> Written task
Copy out every one of the dataset records below word for word, leaving each line unchanged.

Dataset records:
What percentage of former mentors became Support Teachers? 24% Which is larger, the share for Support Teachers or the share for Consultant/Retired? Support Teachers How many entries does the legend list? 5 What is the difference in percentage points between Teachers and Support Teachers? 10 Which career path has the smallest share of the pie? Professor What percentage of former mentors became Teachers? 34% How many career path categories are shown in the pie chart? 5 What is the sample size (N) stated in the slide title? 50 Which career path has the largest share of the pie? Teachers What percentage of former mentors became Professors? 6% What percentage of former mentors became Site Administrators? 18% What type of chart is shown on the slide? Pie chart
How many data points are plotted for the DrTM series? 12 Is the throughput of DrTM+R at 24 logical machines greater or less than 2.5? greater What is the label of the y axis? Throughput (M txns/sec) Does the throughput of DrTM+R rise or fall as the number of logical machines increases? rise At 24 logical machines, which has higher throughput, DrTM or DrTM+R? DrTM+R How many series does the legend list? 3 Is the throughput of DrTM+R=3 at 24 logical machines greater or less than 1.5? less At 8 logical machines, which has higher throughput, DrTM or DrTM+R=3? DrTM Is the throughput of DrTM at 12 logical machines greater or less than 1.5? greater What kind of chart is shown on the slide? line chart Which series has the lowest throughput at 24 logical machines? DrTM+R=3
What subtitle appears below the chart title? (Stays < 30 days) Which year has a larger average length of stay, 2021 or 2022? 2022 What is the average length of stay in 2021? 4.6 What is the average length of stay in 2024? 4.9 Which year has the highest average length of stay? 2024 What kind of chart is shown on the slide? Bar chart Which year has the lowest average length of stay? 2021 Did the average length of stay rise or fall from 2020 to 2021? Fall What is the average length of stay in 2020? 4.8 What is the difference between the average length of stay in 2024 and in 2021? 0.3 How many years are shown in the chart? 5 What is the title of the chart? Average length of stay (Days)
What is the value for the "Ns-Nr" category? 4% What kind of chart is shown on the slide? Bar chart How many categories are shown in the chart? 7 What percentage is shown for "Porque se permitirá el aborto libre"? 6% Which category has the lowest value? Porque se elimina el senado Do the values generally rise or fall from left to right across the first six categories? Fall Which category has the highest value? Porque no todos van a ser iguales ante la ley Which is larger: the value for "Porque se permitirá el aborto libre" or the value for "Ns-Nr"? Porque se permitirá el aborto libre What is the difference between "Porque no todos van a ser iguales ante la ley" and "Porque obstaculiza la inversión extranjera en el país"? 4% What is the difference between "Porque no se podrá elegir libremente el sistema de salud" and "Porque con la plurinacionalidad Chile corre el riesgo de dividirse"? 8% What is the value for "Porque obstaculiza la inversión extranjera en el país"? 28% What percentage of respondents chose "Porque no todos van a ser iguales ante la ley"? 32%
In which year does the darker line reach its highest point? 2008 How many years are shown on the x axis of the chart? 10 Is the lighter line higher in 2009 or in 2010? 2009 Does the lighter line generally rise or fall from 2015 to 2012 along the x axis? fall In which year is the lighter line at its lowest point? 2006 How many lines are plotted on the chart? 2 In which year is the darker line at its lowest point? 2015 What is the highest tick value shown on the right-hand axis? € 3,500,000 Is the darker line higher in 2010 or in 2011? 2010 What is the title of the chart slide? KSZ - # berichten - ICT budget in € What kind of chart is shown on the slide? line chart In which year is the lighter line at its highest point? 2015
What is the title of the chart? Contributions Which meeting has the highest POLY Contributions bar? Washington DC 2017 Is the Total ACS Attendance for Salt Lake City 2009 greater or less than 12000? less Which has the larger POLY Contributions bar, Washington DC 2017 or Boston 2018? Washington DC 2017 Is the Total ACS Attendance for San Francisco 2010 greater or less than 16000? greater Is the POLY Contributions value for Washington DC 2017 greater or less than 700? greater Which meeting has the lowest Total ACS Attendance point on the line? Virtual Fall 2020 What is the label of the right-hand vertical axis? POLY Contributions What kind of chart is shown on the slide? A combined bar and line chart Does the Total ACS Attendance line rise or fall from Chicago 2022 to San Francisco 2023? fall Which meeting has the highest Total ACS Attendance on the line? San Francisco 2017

> Worked solution
What percentage of former mentors became Support Teachers? 24% Which is larger, the share for Support Teachers or the share for Consultant/Retired? Support Teachers How many entries does the legend list? 5 What is the difference in percentage points between Teachers and Support Teachers? 10 Which career path has the smallest share of the pie? Professor What percentage of former mentors became Teachers? 34% How many career path categories are shown in the pie chart? 5 What is the sample size (N) stated in the slide title? 50 Which career path has the largest share of the pie? Teachers What percentage of former mentors became Professors? 6% What percentage of former mentors became Site Administrators? 18% What type of chart is shown on the slide? Pie chart
How many data points are plotted for the DrTM series? 12 Is the throughput of DrTM+R at 24 logical machines greater or less than 2.5? greater What is the label of the y axis? Throughput (M txns/sec) Does the throughput of DrTM+R rise or fall as the number of logical machines increases? rise At 24 logical machines, which has higher throughput, DrTM or DrTM+R? DrTM+R How many series does the legend list? 3 Is the throughput of DrTM+R=3 at 24 logical machines greater or less than 1.5? less At 8 logical machines, which has higher throughput, DrTM or DrTM+R=3? DrTM Is the throughput of DrTM at 12 logical machines greater or less than 1.5? greater What kind of chart is shown on the slide? line chart Which series has the lowest throughput at 24 logical machines? DrTM+R=3
What subtitle appears below the chart title? (Stays < 30 days) Which year has a larger average length of stay, 2021 or 2022? 2022 What is the average length of stay in 2021? 4.6 What is the average length of stay in 2024? 4.9 Which year has the highest average length of stay? 2024 What kind of chart is shown on the slide? Bar chart Which year has the lowest average length of stay? 2021 Did the average length of stay rise or fall from 2020 to 2021? Fall What is the average length of stay in 2020? 4.8 What is the difference between the average length of stay in 2024 and in 2021? 0.3 How many years are shown in the chart? 5 What is the title of the chart? Average length of stay (Days)
What is the value for the "Ns-Nr" category? 4% What kind of chart is shown on the slide? Bar chart How many categories are shown in the chart? 7 What percentage is shown for "Porque se permitirá el aborto libre"? 6% Which category has the lowest value? Porque se elimina el senado Do the values generally rise or fall from left to right across the first six categories? Fall Which category has the highest value? Porque no todos van a ser iguales ante la ley Which is larger: the value for "Porque se permitirá el aborto libre" or the value for "Ns-Nr"? Porque se permitirá el aborto libre What is the difference between "Porque no todos van a ser iguales ante la ley" and "Porque obstaculiza la inversión extranjera en el país"? 4% What is the difference between "Porque no se podrá elegir libremente el sistema de salud" and "Porque con la plurinacionalidad Chile corre el riesgo de dividirse"? 8% What is the value for "Porque obstaculiza la inversión extranjera en el país"? 28% What percentage of respondents chose "Porque no todos van a ser iguales ante la ley"? 32%
In which year does the darker line reach its highest point? 2008 How many years are shown on the x axis of the chart? 10 Is the lighter line higher in 2009 or in 2010? 2009 Does the lighter line generally rise or fall from 2015 to 2012 along the x axis? fall In which year is the lighter line at its lowest point? 2006 How many lines are plotted on the chart? 2 In which year is the darker line at its lowest point? 2015 What is the highest tick value shown on the right-hand axis? € 3,500,000 Is the darker line higher in 2010 or in 2011? 2010 What is the title of the chart slide? KSZ - # berichten - ICT budget in € What kind of chart is shown on the slide? line chart In which year is the lighter line at its highest point? 2015
What is the title of the chart? Contributions Which meeting has the highest POLY Contributions bar? Washington DC 2017 Is the Total ACS Attendance for Salt Lake City 2009 greater or less than 12000? less Which has the larger POLY Contributions bar, Washington DC 2017 or Boston 2018? Washington DC 2017 Is the Total ACS Attendance for San Francisco 2010 greater or less than 16000? greater Is the POLY Contributions value for Washington DC 2017 greater or less than 700? greater Which meeting has the lowest Total ACS Attendance point on the line? Virtual Fall 2020 What is the label of the right-hand vertical axis? POLY Contributions What kind of chart is shown on the slide? A combined bar and line chart Does the Total ACS Attendance line rise or fall from Chicago 2022 to San Francisco 2023? fall Which meeting has the highest Total ACS Attendance on the line? San Francisco 2017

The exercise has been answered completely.